ML Artist Engineer Starter Pack: Image Generation
My goal with these posts is to create a simple overview of how to get started with “ML Artist Engineering”. I’m not necessarily an expert in making the art, but hopefully these guides can help lower the barrier of entry for folks!
Choose your compute style
As you get started you will see two distinct paths with how you go about running projects. Most likely you will end up doing a hybrid of both, so lets go over them.
Cloud
This is probably the best option to get started because there is no up front cost, and plenty different services to try. From my observations I’ll point out two.
HuggingFace is essentially a service that combines Github and GCP/AWS into 1 site. You can create projects and get visibility using their spaces (similar to Github Pages) and run on high end GPUs with a pay as you go structure.
Google Colab is often the easiest path to getting something to work as its tied to a Python notebook. This means the build environment is usually not a concern, and you can run the code in your browser. They offer a plan with GPU credits you can use up. I haven’t done much of a cost breakdown but the most expensive option is around 50 dollars per month currently.
Bare Metal
Running bare metal is a fancy way for saying using your own computer. You probably need some kind of high end GPU. This is where the debate over Macs and PCs is revived. I’m a Mac user, but most of the ML tools I use do not work, or I should say, work incredibly slow because they can only run on the CPU.
With Llama.cpp we are seeing Apple performance on bar with a high end NVIDIA setup. I’m betting that over time support for Apple on things like MusicGen and ZeroScope will improve.
Getting started with SDXL
Stable Diffusion is the state of art text-to-image open source model. With it being open source has unlocked many variations and custom models. The most recent release of Stable Diffusion is a higher quality version that supports larger images, hence the XL. You’ll find plenty of variations on SD on sites like civitai and HuggingFace. The key concept that is new with SDXL is there are two models, a base and refiner one. This complicates things a bit which is why people prefer to use tools like comfy-ui. You’ll also see improved SDXL models that may not require a refiner, or maybe you don’t need the refiner for what you are doing.
stable-diffusion-webui
The emerging standard tool for using Stable Diffusion is stable-diffusion-webui. You can follow instructions there to install. If you are using a newer Mac check out their specific instructions as well: https://github.com/AUTOMATIC1111/stable-diffusion-webui/wiki/Installation-on-Apple-Silicon.
From there you will want to download models and save them into the Models directory. One of the main reasons to use this UI is to install extensions. Another nice feature is the ability to load an image (See PNG Info) and get the prompt info again.

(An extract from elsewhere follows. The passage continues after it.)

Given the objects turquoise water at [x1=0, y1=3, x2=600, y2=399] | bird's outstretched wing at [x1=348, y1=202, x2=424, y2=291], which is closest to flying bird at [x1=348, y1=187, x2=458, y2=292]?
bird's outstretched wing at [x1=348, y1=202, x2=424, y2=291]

If you are looking for some cloud based options I’ve put together a short list here:
Colab notebook: https://github.com/camenduru/sdxl-colab
If you are looking for an even more low code option I recommend using this HuggingFace space:
SDXL space: https://huggingface.co/spaces/hysts/SD-XL
Do you have a specific Stable Diffusion UI you like? While stable-diffusion-webui might not be the prettiest, its necessary to have a Gradio based Python UI given how dependent ML is on Python. This isn’t necessarily a requirement though, I imagine there are plenty of better UIs out there, but the extension framework has made it really useful as new tools are invented.